Functionality to copy s3 file directly to local disk without table intermediate #401

LBragg · 2021-04-03T05:24:11Z

Hi. Thanks for the great package. It's very comprehensive.

I am looking for a function equivalent to boto3's download file (https://boto3.amazonaws.com/v1/documentation/api/latest/reference/services/s3.html#S3.Client.download_file) , which can also be done via the AWS cli using 'cp' -- copying a file from an s3 bucket to a local file location.

I may have missed something in the docs, any help would be great. Thanks!

adambanker · 2021-04-03T16:53:45Z

Thanks for submitting this issue! Unfortunately, we do not currently have a function like that. The only way we currently support downloads is by retrieving the content in binary format and then writing that to a file as shown here: https://github.com/paws-r/paws/blob/main/examples/s3.R#L66 .

I agree that it would be nice to create a function that supports this use case, so we will put this on our to-do list.

hadley · 2021-05-19T11:45:50Z

I'm interested in this functionality too, and I'd be happy to help implementing it.
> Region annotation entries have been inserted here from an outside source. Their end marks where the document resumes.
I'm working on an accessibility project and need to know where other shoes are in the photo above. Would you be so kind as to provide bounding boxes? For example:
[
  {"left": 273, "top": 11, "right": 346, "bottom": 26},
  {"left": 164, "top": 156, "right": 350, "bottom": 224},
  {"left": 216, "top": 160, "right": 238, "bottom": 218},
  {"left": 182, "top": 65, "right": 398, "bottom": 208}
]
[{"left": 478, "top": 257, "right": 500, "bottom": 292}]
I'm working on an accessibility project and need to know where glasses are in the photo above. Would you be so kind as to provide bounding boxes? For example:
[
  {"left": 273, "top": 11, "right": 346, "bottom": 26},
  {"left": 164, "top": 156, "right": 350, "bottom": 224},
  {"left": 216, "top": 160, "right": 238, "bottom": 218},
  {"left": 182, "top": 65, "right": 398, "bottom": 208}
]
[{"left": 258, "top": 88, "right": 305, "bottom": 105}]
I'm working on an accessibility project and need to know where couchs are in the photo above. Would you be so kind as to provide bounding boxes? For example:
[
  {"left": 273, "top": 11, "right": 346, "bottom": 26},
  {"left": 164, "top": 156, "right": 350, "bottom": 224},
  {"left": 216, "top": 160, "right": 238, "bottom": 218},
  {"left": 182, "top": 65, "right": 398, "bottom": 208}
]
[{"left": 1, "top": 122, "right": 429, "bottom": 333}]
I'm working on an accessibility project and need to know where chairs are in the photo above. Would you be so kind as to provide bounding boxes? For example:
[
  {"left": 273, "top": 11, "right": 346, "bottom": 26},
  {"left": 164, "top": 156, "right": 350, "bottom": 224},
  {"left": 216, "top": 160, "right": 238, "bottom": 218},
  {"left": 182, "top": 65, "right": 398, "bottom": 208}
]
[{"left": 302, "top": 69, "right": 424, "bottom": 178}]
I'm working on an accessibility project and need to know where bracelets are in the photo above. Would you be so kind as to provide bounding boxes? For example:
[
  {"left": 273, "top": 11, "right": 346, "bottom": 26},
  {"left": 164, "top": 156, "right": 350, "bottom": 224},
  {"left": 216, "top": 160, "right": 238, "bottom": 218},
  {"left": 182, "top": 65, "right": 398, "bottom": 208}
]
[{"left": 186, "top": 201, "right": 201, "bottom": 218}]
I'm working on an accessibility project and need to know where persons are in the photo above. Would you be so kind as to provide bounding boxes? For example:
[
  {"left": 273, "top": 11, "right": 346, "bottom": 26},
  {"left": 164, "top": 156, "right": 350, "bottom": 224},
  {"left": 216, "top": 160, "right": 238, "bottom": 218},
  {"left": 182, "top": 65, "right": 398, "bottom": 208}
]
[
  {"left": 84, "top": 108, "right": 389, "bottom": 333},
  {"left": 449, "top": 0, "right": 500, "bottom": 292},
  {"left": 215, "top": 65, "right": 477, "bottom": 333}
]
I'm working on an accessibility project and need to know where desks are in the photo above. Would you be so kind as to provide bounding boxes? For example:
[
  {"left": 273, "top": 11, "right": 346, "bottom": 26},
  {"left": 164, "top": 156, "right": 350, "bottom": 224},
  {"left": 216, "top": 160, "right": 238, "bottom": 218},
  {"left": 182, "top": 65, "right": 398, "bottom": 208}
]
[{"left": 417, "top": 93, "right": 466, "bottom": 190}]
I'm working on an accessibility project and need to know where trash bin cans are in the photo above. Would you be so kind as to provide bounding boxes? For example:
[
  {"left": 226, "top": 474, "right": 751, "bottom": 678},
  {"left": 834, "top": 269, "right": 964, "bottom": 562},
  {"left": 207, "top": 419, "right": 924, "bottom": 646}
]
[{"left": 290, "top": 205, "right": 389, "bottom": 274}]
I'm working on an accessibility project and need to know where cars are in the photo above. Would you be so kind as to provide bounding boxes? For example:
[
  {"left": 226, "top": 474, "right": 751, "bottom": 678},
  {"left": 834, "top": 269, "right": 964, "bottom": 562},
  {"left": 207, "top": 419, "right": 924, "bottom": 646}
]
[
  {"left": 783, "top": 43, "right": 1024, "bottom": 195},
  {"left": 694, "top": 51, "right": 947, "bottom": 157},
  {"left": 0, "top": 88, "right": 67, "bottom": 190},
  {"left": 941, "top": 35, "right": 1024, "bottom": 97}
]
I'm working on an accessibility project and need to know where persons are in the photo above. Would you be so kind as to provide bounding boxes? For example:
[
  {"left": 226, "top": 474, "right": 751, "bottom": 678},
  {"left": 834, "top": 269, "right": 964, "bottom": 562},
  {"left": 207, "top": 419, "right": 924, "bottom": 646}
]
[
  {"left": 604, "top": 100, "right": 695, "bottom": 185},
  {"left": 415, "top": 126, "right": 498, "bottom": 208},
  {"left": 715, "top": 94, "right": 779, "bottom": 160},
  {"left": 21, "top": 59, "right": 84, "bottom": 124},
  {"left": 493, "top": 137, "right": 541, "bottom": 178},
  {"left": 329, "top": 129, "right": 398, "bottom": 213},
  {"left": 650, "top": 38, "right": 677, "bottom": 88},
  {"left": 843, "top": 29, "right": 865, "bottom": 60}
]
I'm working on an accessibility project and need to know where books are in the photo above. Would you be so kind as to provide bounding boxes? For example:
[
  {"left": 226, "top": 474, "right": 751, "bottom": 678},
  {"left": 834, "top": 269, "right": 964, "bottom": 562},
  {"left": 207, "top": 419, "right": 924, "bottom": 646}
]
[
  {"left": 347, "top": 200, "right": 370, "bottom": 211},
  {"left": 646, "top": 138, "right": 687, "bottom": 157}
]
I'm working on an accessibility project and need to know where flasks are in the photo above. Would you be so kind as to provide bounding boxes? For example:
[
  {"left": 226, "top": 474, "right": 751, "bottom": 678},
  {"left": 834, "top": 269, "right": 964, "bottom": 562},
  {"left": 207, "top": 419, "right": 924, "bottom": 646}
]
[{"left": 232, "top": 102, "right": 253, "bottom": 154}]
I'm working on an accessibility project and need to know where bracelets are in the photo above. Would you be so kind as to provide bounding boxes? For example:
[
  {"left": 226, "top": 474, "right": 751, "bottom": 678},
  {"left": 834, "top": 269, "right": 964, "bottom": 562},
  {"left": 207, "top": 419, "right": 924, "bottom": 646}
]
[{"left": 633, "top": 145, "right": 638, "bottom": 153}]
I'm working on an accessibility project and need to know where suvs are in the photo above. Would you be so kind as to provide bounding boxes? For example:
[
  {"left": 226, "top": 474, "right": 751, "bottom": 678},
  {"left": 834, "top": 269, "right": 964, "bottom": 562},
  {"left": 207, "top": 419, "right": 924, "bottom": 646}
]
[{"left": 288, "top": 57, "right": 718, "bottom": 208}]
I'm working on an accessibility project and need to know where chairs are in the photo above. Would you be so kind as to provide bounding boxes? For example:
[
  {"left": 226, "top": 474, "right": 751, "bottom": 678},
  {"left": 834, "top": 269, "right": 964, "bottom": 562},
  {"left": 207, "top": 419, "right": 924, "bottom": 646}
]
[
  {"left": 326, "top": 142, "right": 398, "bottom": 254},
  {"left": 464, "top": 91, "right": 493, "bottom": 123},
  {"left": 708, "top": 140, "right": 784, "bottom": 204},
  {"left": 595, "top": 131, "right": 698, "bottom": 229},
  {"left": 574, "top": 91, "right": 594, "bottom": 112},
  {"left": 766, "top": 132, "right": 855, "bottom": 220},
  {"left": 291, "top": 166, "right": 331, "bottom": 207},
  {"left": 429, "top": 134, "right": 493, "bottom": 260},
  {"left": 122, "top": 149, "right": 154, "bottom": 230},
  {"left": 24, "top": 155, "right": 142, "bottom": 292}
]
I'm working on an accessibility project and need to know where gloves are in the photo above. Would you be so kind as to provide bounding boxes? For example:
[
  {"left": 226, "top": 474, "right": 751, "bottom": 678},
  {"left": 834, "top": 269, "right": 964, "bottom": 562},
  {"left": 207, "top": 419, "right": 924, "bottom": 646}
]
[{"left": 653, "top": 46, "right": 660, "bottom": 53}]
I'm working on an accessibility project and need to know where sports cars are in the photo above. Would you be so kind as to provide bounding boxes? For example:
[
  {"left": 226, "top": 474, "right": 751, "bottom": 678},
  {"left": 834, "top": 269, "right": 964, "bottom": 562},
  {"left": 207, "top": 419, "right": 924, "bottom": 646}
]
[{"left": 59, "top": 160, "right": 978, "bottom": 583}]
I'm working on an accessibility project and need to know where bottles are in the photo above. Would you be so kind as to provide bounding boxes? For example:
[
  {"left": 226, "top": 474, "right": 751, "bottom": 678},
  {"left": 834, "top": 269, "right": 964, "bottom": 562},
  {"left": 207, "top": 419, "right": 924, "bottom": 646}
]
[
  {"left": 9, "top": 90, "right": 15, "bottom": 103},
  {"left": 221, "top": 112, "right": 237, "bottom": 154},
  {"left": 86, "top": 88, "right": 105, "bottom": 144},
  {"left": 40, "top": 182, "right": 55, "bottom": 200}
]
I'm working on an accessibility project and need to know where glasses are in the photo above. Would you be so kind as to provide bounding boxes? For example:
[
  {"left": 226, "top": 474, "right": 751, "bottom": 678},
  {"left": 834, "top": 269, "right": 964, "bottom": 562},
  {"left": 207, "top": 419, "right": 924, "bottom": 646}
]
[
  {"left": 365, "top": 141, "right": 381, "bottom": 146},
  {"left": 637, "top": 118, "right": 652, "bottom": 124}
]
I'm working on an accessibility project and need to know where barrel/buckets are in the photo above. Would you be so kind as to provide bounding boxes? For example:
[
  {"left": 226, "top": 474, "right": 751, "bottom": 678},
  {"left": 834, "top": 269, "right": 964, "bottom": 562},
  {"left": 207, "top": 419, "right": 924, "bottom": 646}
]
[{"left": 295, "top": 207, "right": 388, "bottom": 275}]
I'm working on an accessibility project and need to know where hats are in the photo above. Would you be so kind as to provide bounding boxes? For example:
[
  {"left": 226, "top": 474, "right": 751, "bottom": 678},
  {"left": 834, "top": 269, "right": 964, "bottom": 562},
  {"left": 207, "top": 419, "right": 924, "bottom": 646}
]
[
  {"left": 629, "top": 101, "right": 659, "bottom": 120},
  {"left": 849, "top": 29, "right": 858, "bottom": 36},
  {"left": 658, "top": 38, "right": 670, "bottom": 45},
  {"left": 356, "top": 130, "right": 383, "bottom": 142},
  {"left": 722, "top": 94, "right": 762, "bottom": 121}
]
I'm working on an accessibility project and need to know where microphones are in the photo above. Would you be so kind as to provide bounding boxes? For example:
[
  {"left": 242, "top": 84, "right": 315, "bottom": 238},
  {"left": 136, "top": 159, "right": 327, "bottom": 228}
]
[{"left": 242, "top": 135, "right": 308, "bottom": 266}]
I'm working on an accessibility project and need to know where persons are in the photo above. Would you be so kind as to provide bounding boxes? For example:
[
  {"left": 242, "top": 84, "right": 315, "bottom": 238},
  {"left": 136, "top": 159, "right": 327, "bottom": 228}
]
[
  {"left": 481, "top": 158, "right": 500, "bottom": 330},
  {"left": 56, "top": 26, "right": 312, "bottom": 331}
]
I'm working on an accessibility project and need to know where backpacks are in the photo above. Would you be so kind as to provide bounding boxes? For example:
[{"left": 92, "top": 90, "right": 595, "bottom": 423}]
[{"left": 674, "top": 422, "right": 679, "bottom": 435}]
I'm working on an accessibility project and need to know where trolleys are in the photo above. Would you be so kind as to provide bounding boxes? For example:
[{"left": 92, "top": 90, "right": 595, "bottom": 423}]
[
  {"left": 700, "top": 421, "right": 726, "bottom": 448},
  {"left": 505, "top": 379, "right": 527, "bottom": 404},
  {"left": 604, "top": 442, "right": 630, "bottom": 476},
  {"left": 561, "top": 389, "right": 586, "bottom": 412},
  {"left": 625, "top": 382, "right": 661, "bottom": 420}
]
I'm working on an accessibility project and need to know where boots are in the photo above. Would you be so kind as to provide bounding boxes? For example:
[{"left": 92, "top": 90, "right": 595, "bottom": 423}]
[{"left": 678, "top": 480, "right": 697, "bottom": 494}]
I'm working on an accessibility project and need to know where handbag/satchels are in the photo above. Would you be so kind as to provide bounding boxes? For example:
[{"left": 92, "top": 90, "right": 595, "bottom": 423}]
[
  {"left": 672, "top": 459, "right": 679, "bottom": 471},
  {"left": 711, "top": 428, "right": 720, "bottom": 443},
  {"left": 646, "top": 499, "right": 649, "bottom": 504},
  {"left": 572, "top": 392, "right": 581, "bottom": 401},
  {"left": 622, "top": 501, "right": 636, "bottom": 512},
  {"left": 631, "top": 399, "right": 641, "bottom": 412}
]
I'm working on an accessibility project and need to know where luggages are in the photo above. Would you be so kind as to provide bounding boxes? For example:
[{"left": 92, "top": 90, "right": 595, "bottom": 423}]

Do you have any existing examples of paws arguments that don't correspond to API arguments?

adambanker · 2021-05-19T12:36:26Z

I added the functionality in #408 but it is not available to use yet - but should be soon. That pull request adds the custom download_file function to our sdk generator package - make.paws. The next time we regenerate the paws packages, that function will be added to paws.storage, and therefore available to easily install.

If you would like to use the functionality before then, you can pull the latest version of main, and regenerate the packages using the makefile - make install. However, we were planning on regenerating the packages this week anyway, so it should be available soon without having to do that.

hadley · 2021-05-19T13:05:57Z

#408 doesn't really solve the problem since the data still has to travel through R — an ideal solution would be for libcurl (via curl via httr) to save the data directly to disk. (I have a dim recommendation that this is currently hard/impossible to do correctly in httr, but I'm happy to help resolve that.)

adambanker · 2021-05-19T14:11:16Z

That's a good point. We haven't yet looked into a solution that would bypass R, but that does sound better.

I don't believe we have added an argument to a function that is not an api argument. The closest to that is the wrapper function created in #408. As far as other examples of customizations, there are examples of custom handlers here.

DyfanJones · 2021-09-09T14:00:07Z

Hi all,

I took a stab at a possible solution. The approach I took was to pass httr::write_disk to httr::VERB when a output location is given.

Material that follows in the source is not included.